Here are five takeaways from Tennessee football’s loss to Kentucky.
1. The Vols failed to capitalize off opportunities.
Kentucky committed four turnovers on the night, and Stephen Johnson actually went out for a play. That should have been enough for Tennessee football to win this game. But they couldn’t. The Vols got a grand total of nine points off of Kentucky’s four turnovers, and it bit them. Not only did they force four turnovers, but they committed none themselves, and they also out-gained the Wildcats in offense. So how did they lose?
2. Red zone play was once again an issue.
Carrying a theme that has plagued Tennessee football all year, Butch Jones’s Vols were once again horrendous in the red zone. The Vols’ first two offensive possessions were in the red zone, and they came away with six points overall. They then had to settle for another field goal in the red zone in the second half. Brent Cimaglia was four of six on the night, and in two of those red zone drives, the Vols got to the six-yard line. They would then get pushed back for a variety of reasons. One of those reasons is our next post.

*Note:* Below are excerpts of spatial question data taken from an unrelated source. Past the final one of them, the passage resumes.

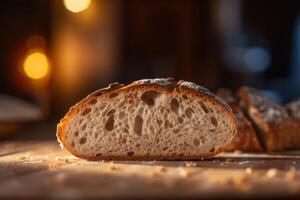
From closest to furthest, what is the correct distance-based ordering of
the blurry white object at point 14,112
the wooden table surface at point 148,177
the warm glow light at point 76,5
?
the wooden table surface at point 148,177 < the blurry white object at point 14,112 < the warm glow light at point 76,5

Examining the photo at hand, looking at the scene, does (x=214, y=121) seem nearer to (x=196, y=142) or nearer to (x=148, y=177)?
(x=196, y=142)

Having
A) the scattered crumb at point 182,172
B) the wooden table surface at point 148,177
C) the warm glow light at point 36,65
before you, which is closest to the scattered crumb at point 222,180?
the wooden table surface at point 148,177

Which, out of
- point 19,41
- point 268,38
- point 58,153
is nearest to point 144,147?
point 58,153

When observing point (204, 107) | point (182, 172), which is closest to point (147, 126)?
point (204, 107)

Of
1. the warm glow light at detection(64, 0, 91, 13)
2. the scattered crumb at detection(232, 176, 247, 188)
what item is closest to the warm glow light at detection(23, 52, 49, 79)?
the warm glow light at detection(64, 0, 91, 13)

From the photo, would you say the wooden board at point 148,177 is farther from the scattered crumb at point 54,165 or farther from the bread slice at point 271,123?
the bread slice at point 271,123

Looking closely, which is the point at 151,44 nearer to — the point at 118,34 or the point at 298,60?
the point at 118,34
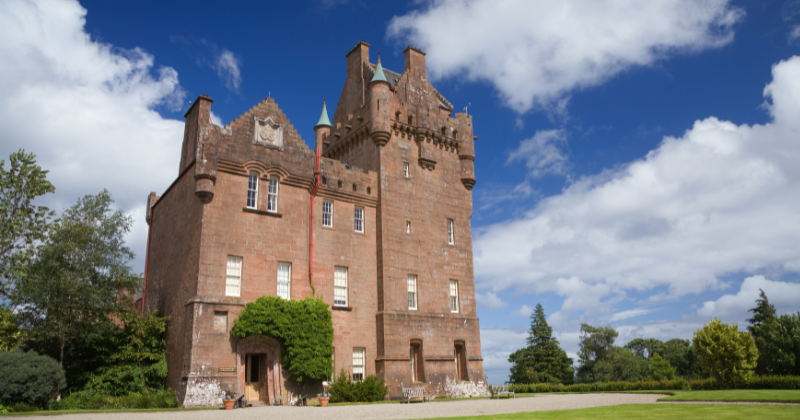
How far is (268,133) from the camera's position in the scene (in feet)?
90.9

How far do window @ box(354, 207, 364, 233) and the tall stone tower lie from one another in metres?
0.98

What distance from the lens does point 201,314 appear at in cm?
2367

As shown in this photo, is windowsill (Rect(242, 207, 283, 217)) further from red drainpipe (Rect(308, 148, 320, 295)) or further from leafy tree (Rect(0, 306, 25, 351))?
leafy tree (Rect(0, 306, 25, 351))

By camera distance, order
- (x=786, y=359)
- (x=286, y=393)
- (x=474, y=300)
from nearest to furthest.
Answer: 1. (x=286, y=393)
2. (x=474, y=300)
3. (x=786, y=359)

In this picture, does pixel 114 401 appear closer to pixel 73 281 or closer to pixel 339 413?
pixel 73 281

3. Offensive line play was horrible!
The Tennessee football offensive line blocked well for the rushing attack in the first half. After that, though, they did nothing right. The line gave up seven sacks on the night to eight different Kentucky players. We knew that sacks would be an issue in this game, but this was flat-out terrible. Guarantano got no protection for much of the night, and the mistakes were blatant. At the same time, they committed multiple key penalties, which leads to our next point.
4. Penalties were horrendous.
Tennessee football committed nine penalties for 54 yards. Of course, there was one play where every player on both teams got an unsportsmanlike conduct. That came back to bit the Vols as Rashaan Gaulden committed his second on the final Kentucky drive and had to be ejected. Meanwhile, the line committed multiple penalties to stop the Vols from scoring touchdowns on multiple red zone trips. And it wasn’t just them. Josh Smith committed an unnecessary holding penalty that brought back a Ty Chandler touchdown. But speaking of Chandler, there’s one small positive from this game.
5. The entire backfield showed promise.
Hey, this unit did help in the month-long touchdown drought. Jarrett Guarantano developed on the fly in this game. He began to pick up pre-snap reads and got rid of the ball a little more quickly in the pocket. These are all positives. Meanwhile, without John Kelly, Tennessee football still had no trouble in the backfield. Ty Chandler gained 120 yards on 22 carries with two touchdowns, and he also led the team in receiving. Carlin Fils-Aime was a great backup too, gaining 73 yards on 13 carries. All of these guys are young and have a future. But they may need a different coach to develop them.